Las comarcas rurales del interior alzan la voz este sábado 21 de febrero en València para mostrar su rechazo a la proliferación de macroplantas de biometano proyectadas en distintos municipios. La concentración tendrá lugar a las 12.00 horas en la plaza de la Verge, bajo el lema “Les comarques de l’interior no volem ser el femer”, y reunirá a vecinos y colectivos procedentes de localidades como Buñol, Bélgida, Caudete de las Fuentes, Llíria, Llutxent, Sant Antoni de Requena, Utiel, Casinos, Domeño, Xiva, Alborache o Turís, entre otras.

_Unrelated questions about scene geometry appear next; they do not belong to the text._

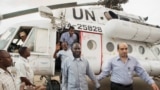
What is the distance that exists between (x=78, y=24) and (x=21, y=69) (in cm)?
444

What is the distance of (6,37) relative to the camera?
26.9ft

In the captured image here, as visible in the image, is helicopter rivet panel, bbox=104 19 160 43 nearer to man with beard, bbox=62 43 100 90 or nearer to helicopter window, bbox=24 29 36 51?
helicopter window, bbox=24 29 36 51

Los convocantes denuncian que estos proyectos industriales, planteados para el tratamiento de residuos orgánicos y la producción de biogás, se están concentrando de forma desproporcionada en el medio rural, sin una planificación territorial equilibrada ni una participación real de los municipios afectados. Bajo consignas como “No a les macroplantes de biometà” o “Ni al teu poble ni al meu”, los manifestantes reclaman que no se convierta a los pueblos del interior en zonas de sacrificio para resolver problemas generados por grandes áreas urbanas e industriales.

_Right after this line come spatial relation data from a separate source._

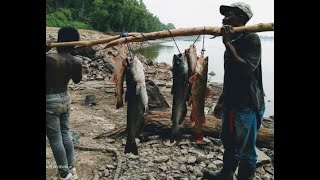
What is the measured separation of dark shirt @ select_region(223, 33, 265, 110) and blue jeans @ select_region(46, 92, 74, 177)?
7.04 feet

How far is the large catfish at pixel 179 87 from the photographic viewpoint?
408 centimetres

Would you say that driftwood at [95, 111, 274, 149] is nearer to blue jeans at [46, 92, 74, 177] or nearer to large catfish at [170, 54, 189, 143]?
blue jeans at [46, 92, 74, 177]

Desde las plataformas vecinales se advierte del impacto ambiental, paisajístico y social que pueden tener estas instalaciones a gran escala: aumento del tráfico pesado, olores persistentes, riesgos para acuíferos, presión sobre el suelo agrícola y pérdida de calidad de vida. A ello se suma, según los colectivos, la falta de información transparente, la tramitación acelerada de algunos expedientes y la sensación de que las decisiones se toman lejos del territorio, sin tener en cuenta su fragilidad demográfica ni su modelo de desarrollo.

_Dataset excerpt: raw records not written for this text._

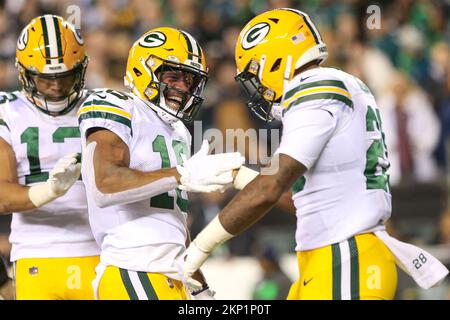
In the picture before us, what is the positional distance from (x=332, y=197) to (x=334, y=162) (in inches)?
6.6

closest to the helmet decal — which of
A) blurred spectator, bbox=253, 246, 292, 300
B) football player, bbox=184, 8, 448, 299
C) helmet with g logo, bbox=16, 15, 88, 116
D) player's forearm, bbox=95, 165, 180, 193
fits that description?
helmet with g logo, bbox=16, 15, 88, 116

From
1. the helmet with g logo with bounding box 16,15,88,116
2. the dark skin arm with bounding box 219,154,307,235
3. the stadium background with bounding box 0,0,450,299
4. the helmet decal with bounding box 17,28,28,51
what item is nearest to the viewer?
the dark skin arm with bounding box 219,154,307,235

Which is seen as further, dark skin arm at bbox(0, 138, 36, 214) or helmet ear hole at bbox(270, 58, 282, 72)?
dark skin arm at bbox(0, 138, 36, 214)

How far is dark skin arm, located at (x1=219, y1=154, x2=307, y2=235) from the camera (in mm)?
4328

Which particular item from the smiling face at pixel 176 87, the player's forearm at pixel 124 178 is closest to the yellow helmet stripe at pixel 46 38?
the smiling face at pixel 176 87

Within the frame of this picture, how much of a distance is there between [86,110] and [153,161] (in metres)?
0.43

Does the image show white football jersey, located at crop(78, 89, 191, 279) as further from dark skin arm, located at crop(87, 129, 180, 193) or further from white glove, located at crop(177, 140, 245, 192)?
white glove, located at crop(177, 140, 245, 192)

La protesta de València se enmarca en una problemática que ya no es solo valenciana. En los últimos meses, municipios de Castilla y León, Aragón, Galicia, Cataluña o Castilla-La Mancha han vivido movilizaciones similares contra proyectos de biometano y macroinstalaciones asociadas a la gestión intensiva de residuos ganaderos e industriales. En muchos casos, el conflicto no gira en torno a las energías renovables en sí, sino al modelo y a la escala, y a la percepción de que el mundo rural vuelve a cargar con los costes ambientales de decisiones ajenas.

Los convocantes insisten en que la transición energética y la economía circular no pueden construirse a costa de vaciar y degradar los pueblos, y reclaman una planificación que priorice proyectos de menor escala, vinculados al territorio y compatibles con la vida rural. La concentración del sábado pretende ser, aseguran, un aviso colectivo: el interior existe, piensa y también decide sobre su futuro.